──────── Selected excerpt ────────
Hi all,
We are in the midst of a major campaign and I'm finding the Program Names tab insufficient for handling the significant naming opportunities people have. I'd love to hear if any of you have creatively managed this or built out a custom tab to handle everything. An example of the many different naming types we're handling-
-Orchestra positions-Concert series and programs-SEATS in the hall (has anyone built a seat map that shows who owns which seat(s) and what the naming details are?) -Physical spaces
Also a lot of naming is permanent but some donors indicate a lifespan/expiration to allow others to step in down the road.
Help!!! :)
Thank you!Megan
Hi Megan,
We use activities to track performance and series sponsors. It works for us where program name listings don't because it allows us to track their preferred recognition listing (which may be different than their program name listing), as well as which performance they are sponsoring. We have activity types set-up to be the various sponsorship levels and we use the notes field to record their preferred name listing. It's nice because we can run the activities report and get all of our sponsors by level for a given time period. Not sure if this could be used tailored for your purposes or not.
We also did build a "performance" for recording our seat naming campaign several years ago. It doesn't record their name details but it is nice to have a master map of who named what and what is still available for later campaigns. I would think it would be possible to have a program name type that was something like"seat naming" and then to pull those using a combination of reports/lists of everyone "holding tickets" to the "performance".
──────── Material shown ────────
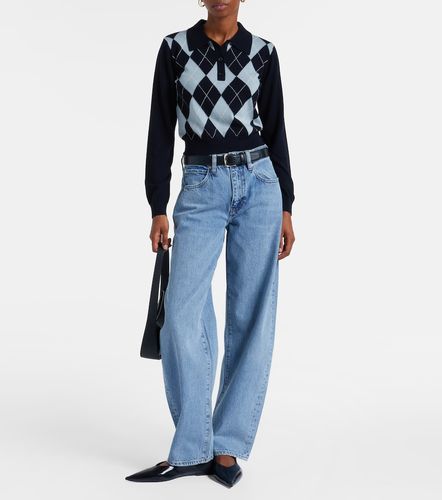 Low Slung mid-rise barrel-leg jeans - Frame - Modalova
────────
──────── Material shown ────────
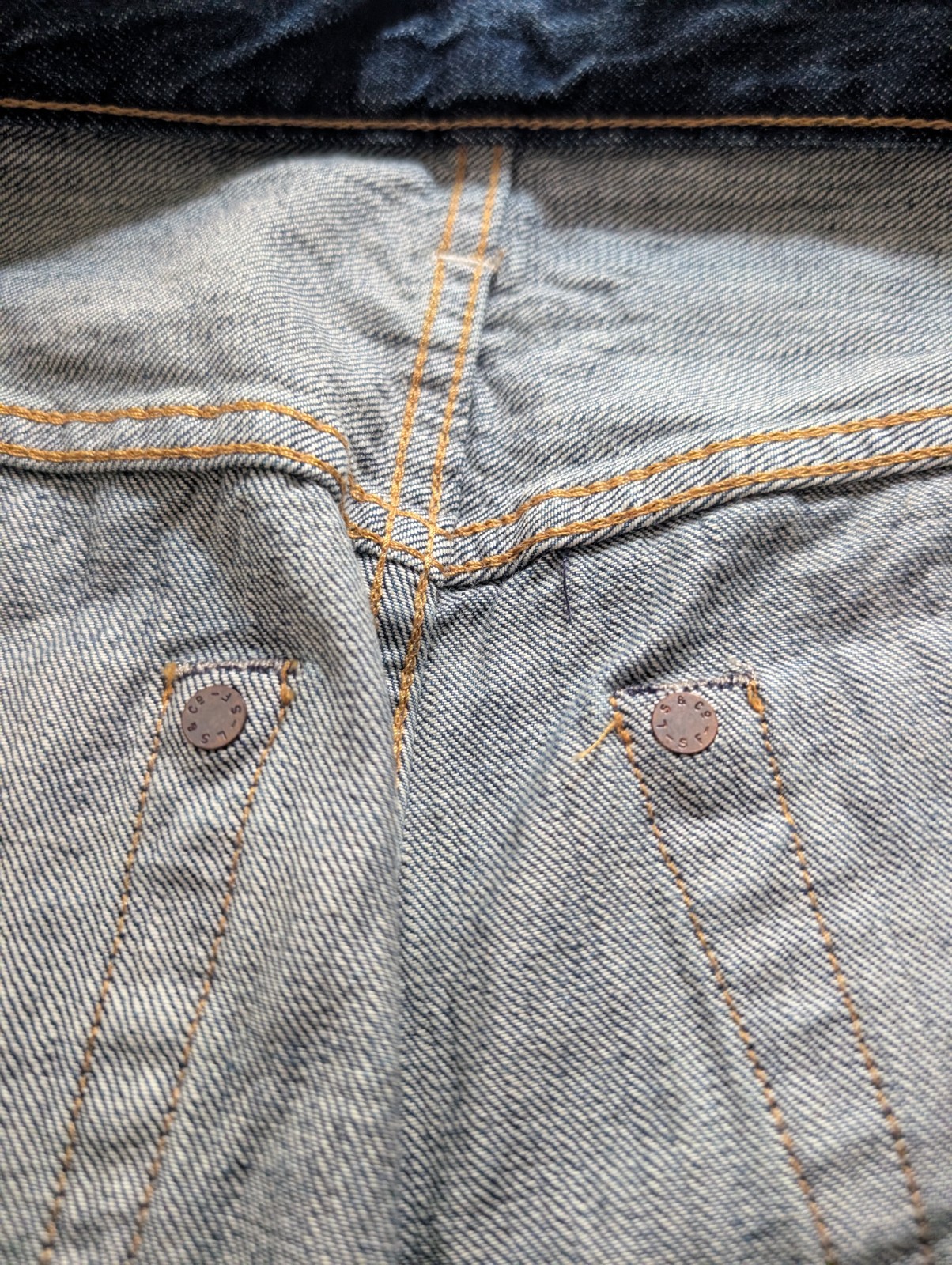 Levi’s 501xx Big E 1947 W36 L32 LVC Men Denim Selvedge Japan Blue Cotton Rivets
────────
Work instruction = Reproduce the passage of the thread on tracking naming opportunities starting at "Thank you!Megan" and ending at "purposes or not.", with "notes field" swapped for "comments field".

Response area =
Thank you!Megan
Hi Megan,
We use activities to track performance and series sponsors. It works for us where program name listings don't because it allows us to track their preferred recognition listing (which may be different than their program name listing), as well as which performance they are sponsoring. We have activity types set-up to be the various sponsorship levels and we use the comments field to record their preferred name listing. It's nice because we can run the activities report and get all of our sponsors by level for a given time period. Not sure if this could be used tailored for your purposes or not.